If you’re new to yoga, the idea of trying a class for the first time can be overwhelming. Not only will you be in a room of new people, but you’ll be doing an exercise that is entirely foreign to you, and often, well, instructed in a foreign language (newbies, that language is Sanskrit)!
The best way to overcome the anxiety of the unknown is to be prepared and inform yourself. There is something for everyone when it comes to yoga. So whether you know what you want to get out of your practice or not, this guide is designed to help you at least pick a place to start.
What type of yoga is best for you?
With studios everywhere continually trying to come up with creative names for their classes, it is especially challenging to know where to start if you’re new. Not to mention, it has become increasingly difficult to find a class simply titled, “Yoga for Beginners” (but, it does exist!).
Have no fear if you can’t find this one. Try looking for classes that utilize keywords such as “Level One” or “Yoga Basics” if you’re interested in starting with the fundamentals.
Here are some other general beginner options that should be easy to find on the schedule at your local studio or gym:
In this form of yoga, you will move breath by breath through continuously changing poses, which helps focus the busy minds of yogis, making it especially beneficial for first-timers. Vinyasa yoga helps increase strength and concentration by moving at a pace that encourages its practitioners to concentrate on the breath.
One form of Vinyasa yoga that keeps to the same idea of fluid movement and rhythm is Slow Flow yoga, also known as Easy Flow yoga. The main difference is that there are fewer poses, and therefore fewer transitions.
This means that students can focus more on each pose. Not to mention the fact that more time in each pose allows you to align your body in a way that feels safe and anatomically correct (which your instructor can help you with).
If You Want to Build Strength
Some say that Slow Flow yoga has elements of Hatha yoga and that Hatha yoga is not one specific style but rather an umbrella term for many forms of yoga.
Don’t get too caught up in the classification, though, because the critical thing to note is that in a Hatha yoga class, you should expect to hold poses for longer than a Vinyasa or Slow Flow class. The benefit of holding poses for even longer is that you will gain strength, mostly due to the all-mighty force of gravity and underestimated power of using only body weight.
If You Want to Lose Weight
Often referred to as a category of its own, since entire studios are dedicated solely for practicing in 100-degree heat, hot yoga can be any style in this setting.
The added heat is beneficial for loosening the muscles and losing weight due to the release of sweat and toxins.
If You Want More Flexibility and Less Stress
You’re not wrong if you generally associate the word yoga with flexibility, as all yoga poses provide an opportunity to stretch the body in beneficial ways we don’t get from our normal day-to-day activities and movements. There is one yoga style, though, that will go beyond this level of stretching to our fascia, which is a sheet of connective tissue beneath the skin.

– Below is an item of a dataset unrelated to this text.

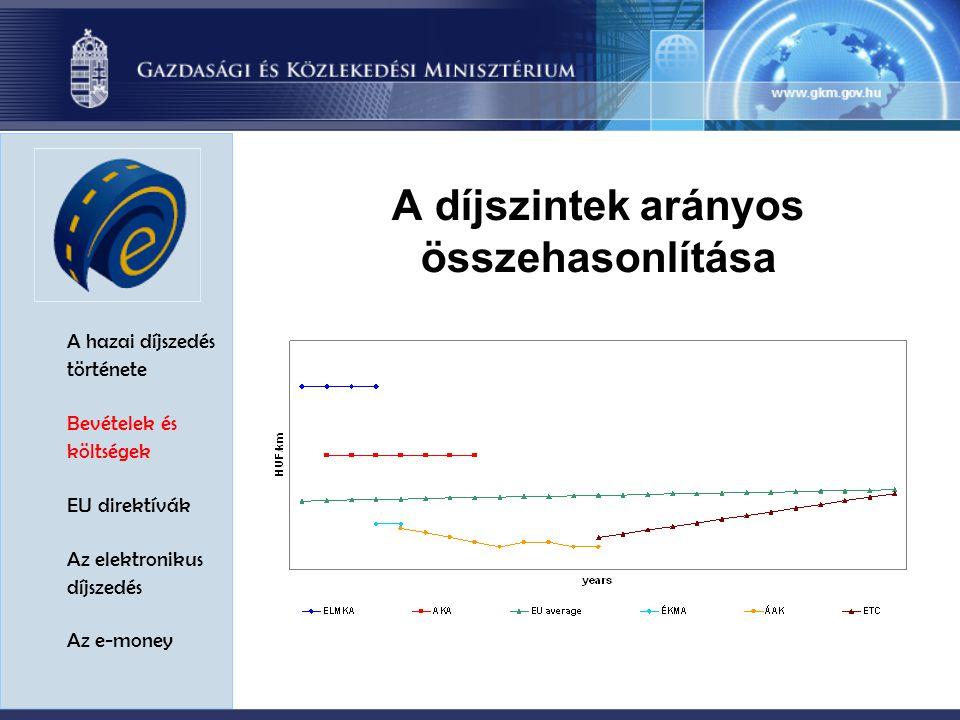 A hazai díjszedés története Bevételek és költségek EU direktívák Az elektronikus díjszedés Az e-money A díjszintek arányos összehasonlítása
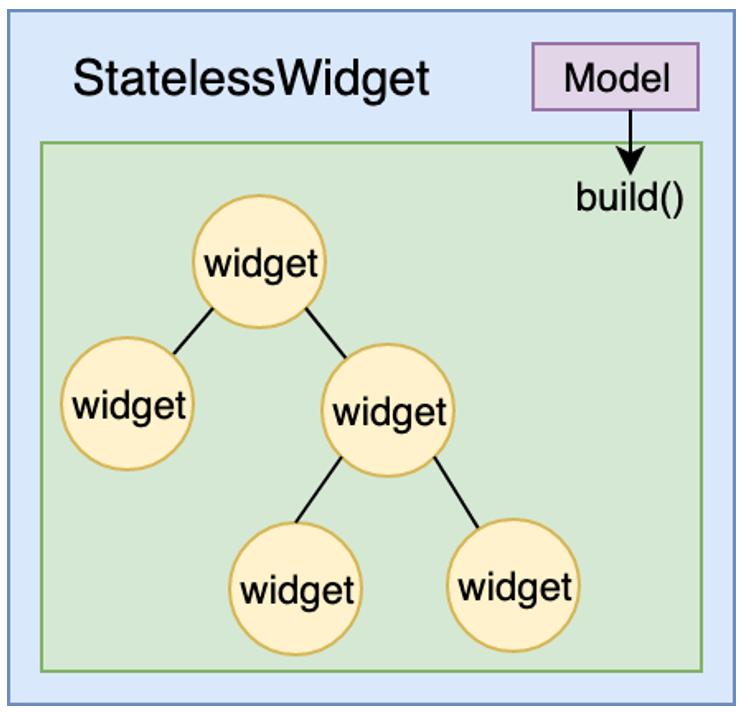 StatelessWidget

The way we release this fascia is through Yin yoga, where poses are typically held for up to five minutes, helping to improve blood circulation and mobility of the body. Yin yoga is an excellent option for recovery from more intense exercise because it not only relieves tight muscles but helps them maintain length.
If the idea of Yin sounds nice and like it would benefit your body, but the idea of supporting yourself with a pillow or a blanket in those long holds sounds even nicer, look no farther than Restorative yoga. Restorative yoga utilizes more props, such as bolsters, which allow you to ease into the poses so you can soften and restore muscles.
Restorative yoga is widely practiced not only for its healing impact on the physical body but also on the mind. If you need to relieve stress, this will be a beneficial class for you.
On the slightly more active side of the stretching yoga styles is Deep Stretch yoga, which typically includes a warm-up and sequences throughout the class that build heat in the body, making it easier and safer to stretch. The poses are focused more on primary muscle groups and held for a shorter amount of time.
The more you practice a variety of yoga styles, the more likely it is that your interests, preferences, and needs will shift over time. Not only that, but the strong mind-body connection you manifest through yoga means that one day you may very well know precisely which style of yoga you’re craving at any given moment. Though you are not quite there yet, we only say this as a reminder to not stress over where you start; what matters is deciding to start at all.